Entries on spatial positioning:

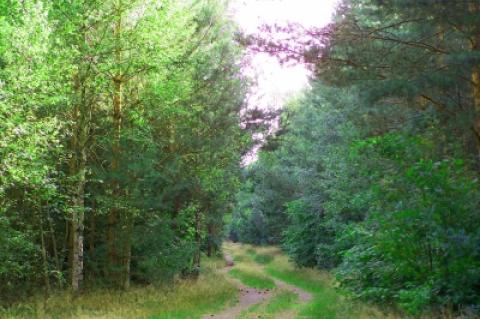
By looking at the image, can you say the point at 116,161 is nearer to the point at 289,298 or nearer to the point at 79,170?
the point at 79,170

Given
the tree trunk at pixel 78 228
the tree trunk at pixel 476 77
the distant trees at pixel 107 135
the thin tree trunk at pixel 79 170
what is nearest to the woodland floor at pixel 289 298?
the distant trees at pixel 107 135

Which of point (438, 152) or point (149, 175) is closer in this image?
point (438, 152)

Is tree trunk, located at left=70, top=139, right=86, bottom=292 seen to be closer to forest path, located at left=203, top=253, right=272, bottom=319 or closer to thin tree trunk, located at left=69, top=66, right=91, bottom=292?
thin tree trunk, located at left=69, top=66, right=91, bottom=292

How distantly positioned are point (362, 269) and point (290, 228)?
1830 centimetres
...
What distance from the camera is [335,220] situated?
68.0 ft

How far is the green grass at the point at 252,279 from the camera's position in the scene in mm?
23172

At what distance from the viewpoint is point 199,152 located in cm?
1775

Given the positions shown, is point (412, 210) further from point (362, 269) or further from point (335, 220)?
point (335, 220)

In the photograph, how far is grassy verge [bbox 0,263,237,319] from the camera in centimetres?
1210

WORK TO COMPLETE:
Update the records from the line containing "By looking at" through the line containing "1830 centimetres" by replacing "woodland floor" with "forest floor", and write out only those lines with nothing else changed.

FULL RESPONSE:
By looking at the image, can you say the point at 116,161 is nearer to the point at 289,298 or nearer to the point at 79,170?
the point at 79,170

Given
the tree trunk at pixel 78 228
the tree trunk at pixel 476 77
the distant trees at pixel 107 135
the thin tree trunk at pixel 79 170
what is nearest to the forest floor at pixel 289 298?
the distant trees at pixel 107 135

Which of point (438, 152) or point (149, 175) is closer in this image?
point (438, 152)

Is tree trunk, located at left=70, top=139, right=86, bottom=292 seen to be closer to forest path, located at left=203, top=253, right=272, bottom=319 or closer to thin tree trunk, located at left=69, top=66, right=91, bottom=292?
thin tree trunk, located at left=69, top=66, right=91, bottom=292

How distantly positioned are point (362, 269) and point (290, 228)?
1830 centimetres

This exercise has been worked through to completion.